• **Exercise instructions**
Your answer must hold only the lines below from the line containing "استعلام بهاء و" through the line containing "важна, дори задължителна.", each reproduced exactly.

• **Dataset content**

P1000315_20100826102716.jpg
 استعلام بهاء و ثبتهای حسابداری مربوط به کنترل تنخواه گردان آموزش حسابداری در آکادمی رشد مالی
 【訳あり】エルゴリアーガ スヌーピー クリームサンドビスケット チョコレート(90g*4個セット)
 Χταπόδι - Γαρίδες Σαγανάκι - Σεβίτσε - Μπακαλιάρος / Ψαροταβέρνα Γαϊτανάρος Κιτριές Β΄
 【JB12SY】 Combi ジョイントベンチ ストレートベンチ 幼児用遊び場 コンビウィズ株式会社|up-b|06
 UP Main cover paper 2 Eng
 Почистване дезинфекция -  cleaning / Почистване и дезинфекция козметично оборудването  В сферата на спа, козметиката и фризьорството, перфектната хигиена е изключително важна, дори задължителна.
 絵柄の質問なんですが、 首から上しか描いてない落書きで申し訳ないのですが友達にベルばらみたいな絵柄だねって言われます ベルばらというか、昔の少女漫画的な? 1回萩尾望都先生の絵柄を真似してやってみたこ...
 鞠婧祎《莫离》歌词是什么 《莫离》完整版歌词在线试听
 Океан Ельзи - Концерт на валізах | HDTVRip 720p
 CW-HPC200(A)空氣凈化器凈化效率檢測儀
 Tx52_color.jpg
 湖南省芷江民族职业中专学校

• **Response**
 استعلام بهاء و ثبتهای حسابداری مربوط به کنترل تنخواه گردان آموزش حسابداری در آکادمی رشد مالی
 【訳あり】エルゴリアーガ スヌーピー クリームサンドビスケット チョコレート(90g*4個セット)
 Χταπόδι - Γαρίδες Σαγανάκι - Σεβίτσε - Μπακαλιάρος / Ψαροταβέρνα Γαϊτανάρος Κιτριές Β΄
 【JB12SY】 Combi ジョイントベンチ ストレートベンチ 幼児用遊び場 コンビウィズ株式会社|up-b|06
 UP Main cover paper 2 Eng
 Почистване дезинфекция -  cleaning / Почистване и дезинфекция козметично оборудването  В сферата на спа, козметиката и фризьорството, перфектната хигиена е изключително важна, дори задължителна.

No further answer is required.